Chagall's Mom, you got that 100% right! Pippa's new owners are TOPS, just fantastic, lovely people who we very much enjoyed meeting and talking to! Pippa is one lucky little girl for sure!  

AND, thank you for the lovely compliment! :beauty:


----------



## outwest (May 1, 2011)

What a pretty Pippa. I love her name, she seems to fit it.

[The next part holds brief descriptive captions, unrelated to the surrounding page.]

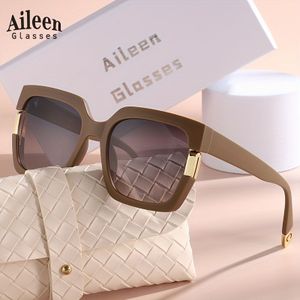 Volledige montuur modieuze brillen met verfijnde geschenkdoosverpakking, ideaal voor dagelijks gebruik, uitstekende keuze als cadeau, retro tendensen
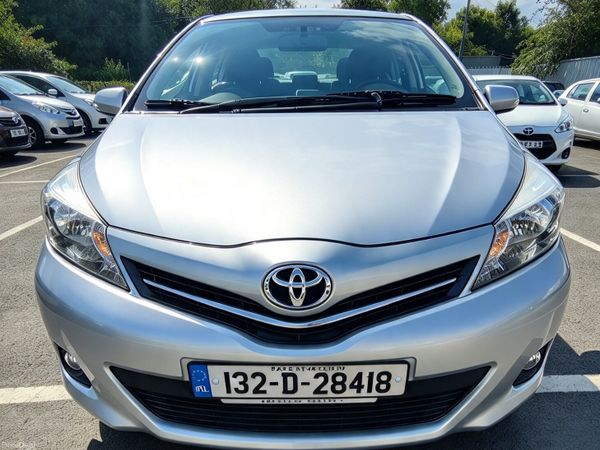 Toyota Vitz Hatchback, Petrol, 2013, Beige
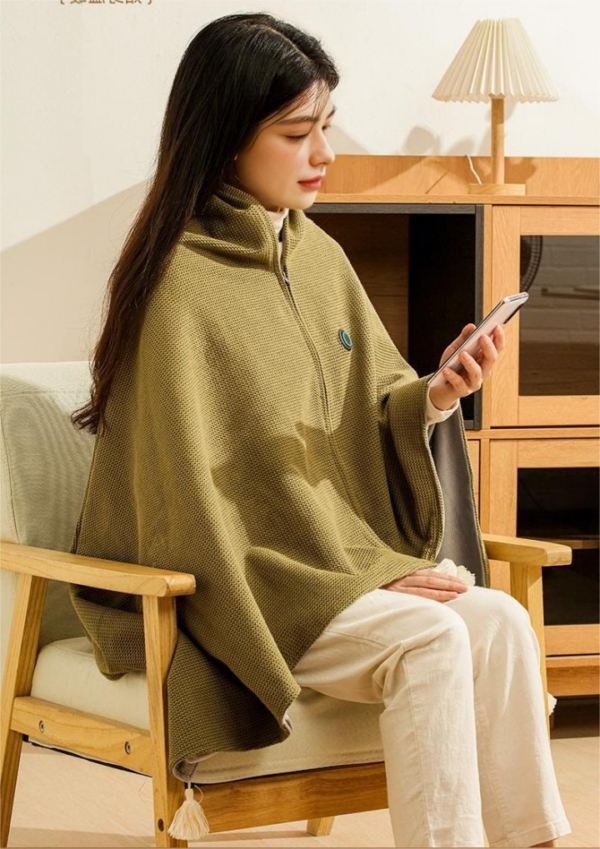 Cosycombe™ Heated USB Shawl Wrap with Carbon Fibre Heating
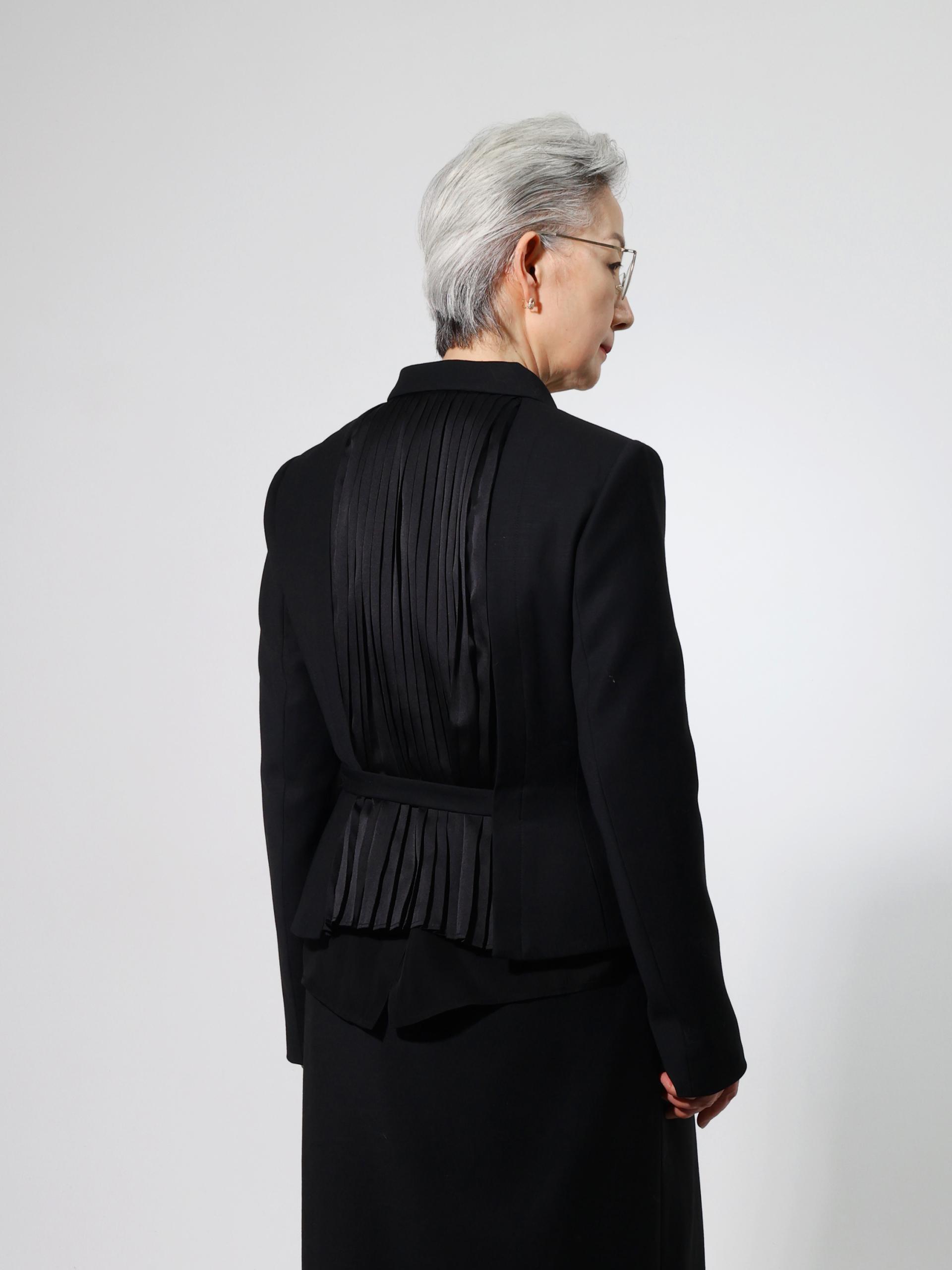Charmant Pleats Jacket (샤르망 플리츠 자켓)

She sounds and looks like a wonderful girl.


----------



## papoodles (Jun 27, 2011)

*Thank you!*

William Shakespeare said it best” A rose by any other name would smell as sweet”. THAT'S my Pippa.
Doesn’t matter what color she is- her breeding tells through and through!
And thank you all for your very kind comments- you all made me blush..


----------



## cavon (Aug 10, 2010)

Chagall's Mom and i met papoodles at Westminster last February - could it be so long ago??? - and I agree 110% that the lovely Pippa is going to have simply the best life a poodle could hope for!!

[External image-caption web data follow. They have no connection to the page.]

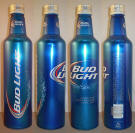 Bud Light Aluminum Bottle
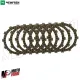 MF6884 - Kit 8 Dischi Frizione Guarniti Newfren Yamaha XV 1100 Virago 1986/2000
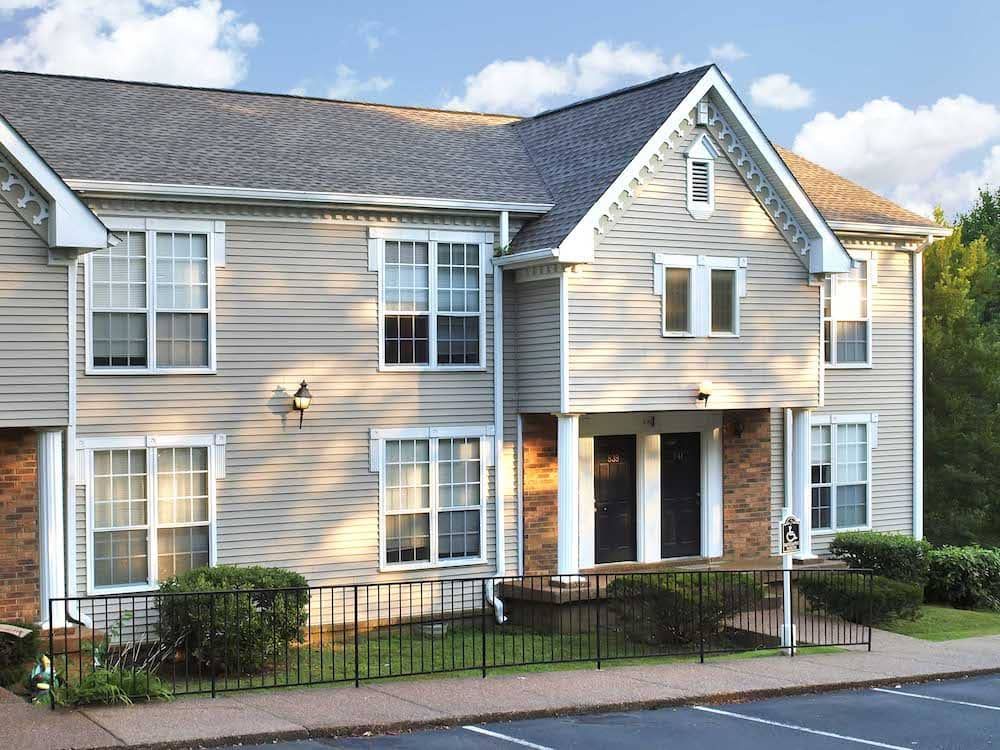 multi family roofing project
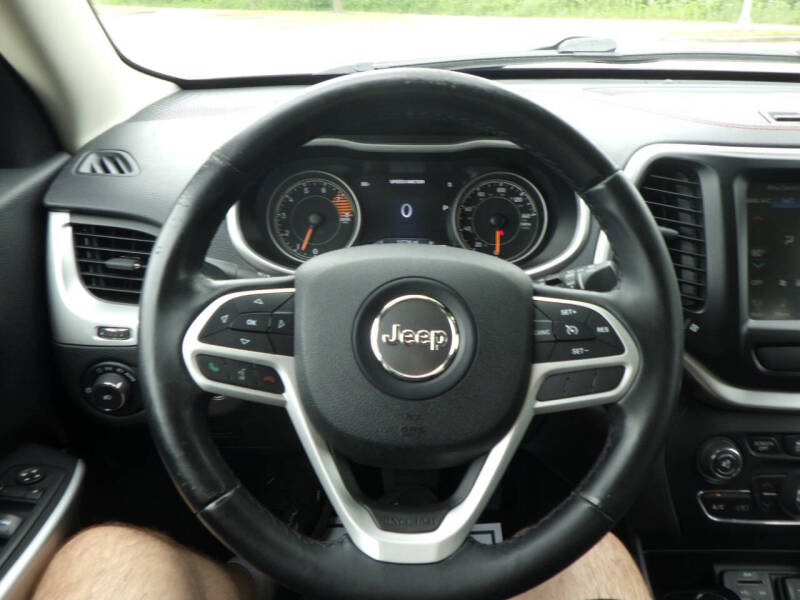 2017 Jeep Cherokee Trailhawk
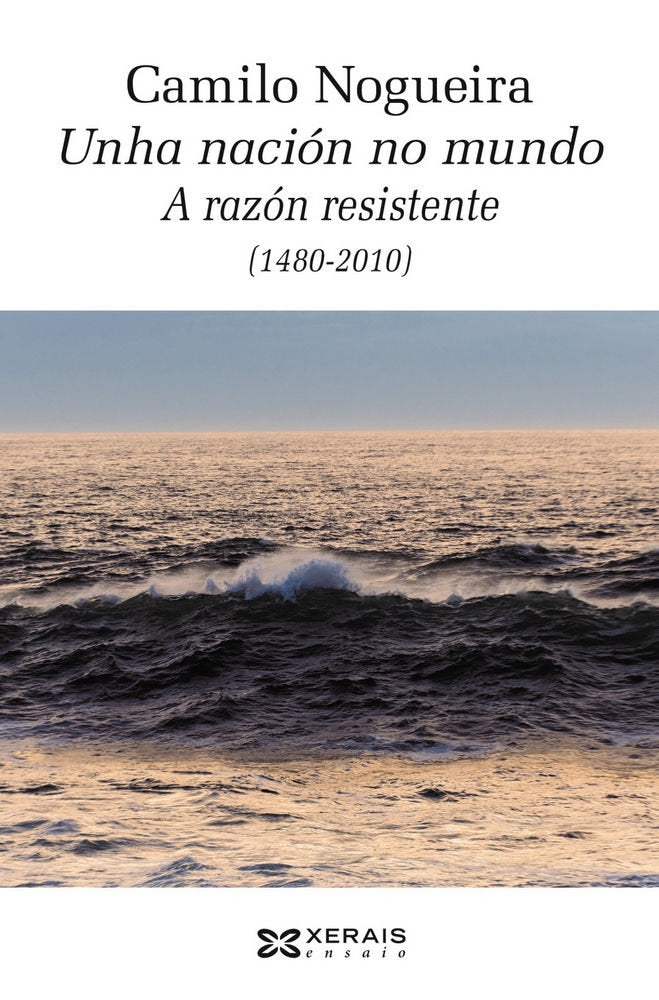 Unha nación no mundo, de Nogueira, Camilo | portada del libro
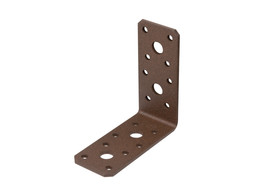 Duravis Equerre d angle 90x90x40mm Brun Rouille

I LOVE all of the Whispynook poodles, but I have always been a special fan of Alfie and I just can't wait to see little Pippa grow and clear to be a wonderful silver just like her Daddy!!


----------



## Chagall's mom (Jan 9, 2010)

cavon said:


> Chagall's Mom and i met papoodles at Westminster last February - could it be so long ago??? - and I agree 110% that the lovely Pippa is going to have simply the best life a poodle could hope for!!
> 
> I LOVE all of the Whispynook poodles, but I have always been a special fan of Alfie and I just can't wait to see little Pippa grow and clear to be a wonderful silver just like her Daddy!!

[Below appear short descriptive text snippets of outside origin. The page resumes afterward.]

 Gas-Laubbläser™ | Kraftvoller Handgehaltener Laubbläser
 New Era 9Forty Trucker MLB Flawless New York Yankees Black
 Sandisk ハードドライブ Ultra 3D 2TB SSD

I think when* papoodles* and her husband met Chagall this summer, the seed was planted for her to grow a special fondness for silvers.:wink: 

*papoodles*, Take LOTS of pictures of Pippa (like I have to tell you!) because the color change, which is really unforgettable, you do in part forget over time. I can remember when Chagall looked "tie-dyed," he was such a swirling range of black to silver hair as his color cleared. People who saw him infrequently would ask if he was the same poodle, he changed so those first 19 months of life!


----------